__Consigna__
Devuelve sin ningún cambio la parte del texto sobre Bach y Scriabin que se abre con las palabras "Viendo el lugar" y se cierra con "con el altísimo.".

__Fragmento del texto__
::::

Cuando un creador emprende su tarea, los objetivos a alcanzar pueden ser muy diversos en función de cuáles sean sus pretensiones iniciales. Los hay que se conforman con que agrade lo justo para obtener una remuneración que les garantice el sustento; algunos van más allá en su conformismo y pretenden simplemente que su obra no resulte molesta (ojalá hubiera más de estos viendo cómo está el panorama actual); y otros miran más arriba y aspiran a trascender, que se les recuerde por la importancia de su legado, y de este modo lanzan al mundo sus producciones con la intención de que el público se emocione con ellas, ya sea por su belleza, por su capacidad de conmover, o por ser sublimes sea cual sea la interpretación que queráis hacer de este apelativo. Y la emoción máxima a la que se puede aspirar es el éxtasis, o eso dicen.
Viendo el lugar que cada uno ocupa hoy en la historia de la cultura, a muchos les sorprenderá que Bach fuera de esos primeros y Scriabin de estos últimos; el luterano leyendo las sagradas escrituras y creyendo en Dios, y el ruso leyendo a Nietzsche y creyéndose Dios. Y si de ese estado del alma completamente dominada por un profundo sentimiento de admiración hablamos, yo casi me quedo con La Pasión según San Mateo antes que con el Poema del éxtasis, aunque sin llegar nunca a la suspensión temporal de las funciones corporales como sucedió a Santa Teresa cuando unió su espíritu con el altísimo.

::::

__Datos almacenados__
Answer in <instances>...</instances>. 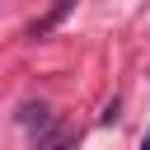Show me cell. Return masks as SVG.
<instances>
[{"label":"cell","mask_w":150,"mask_h":150,"mask_svg":"<svg viewBox=\"0 0 150 150\" xmlns=\"http://www.w3.org/2000/svg\"><path fill=\"white\" fill-rule=\"evenodd\" d=\"M38 150H70V136H56V141H47V145H38Z\"/></svg>","instance_id":"cell-1"},{"label":"cell","mask_w":150,"mask_h":150,"mask_svg":"<svg viewBox=\"0 0 150 150\" xmlns=\"http://www.w3.org/2000/svg\"><path fill=\"white\" fill-rule=\"evenodd\" d=\"M141 150H150V136H145V141H141Z\"/></svg>","instance_id":"cell-2"}]
</instances>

::::

__Ejercicio resuelto__
Viendo el lugar que cada uno ocupa hoy en la historia de la cultura, a muchos les sorprenderá que Bach fuera de esos primeros y Scriabin de estos últimos; el luterano leyendo las sagradas escrituras y creyendo en Dios, y el ruso leyendo a Nietzsche y creyéndose Dios. Y si de ese estado del alma completamente dominada por un profundo sentimiento de admiración hablamos, yo casi me quedo con La Pasión según San Mateo antes que con el Poema del éxtasis, aunque sin llegar nunca a la suspensión temporal de las funciones corporales como sucedió a Santa Teresa cuando unió su espíritu con el altísimo.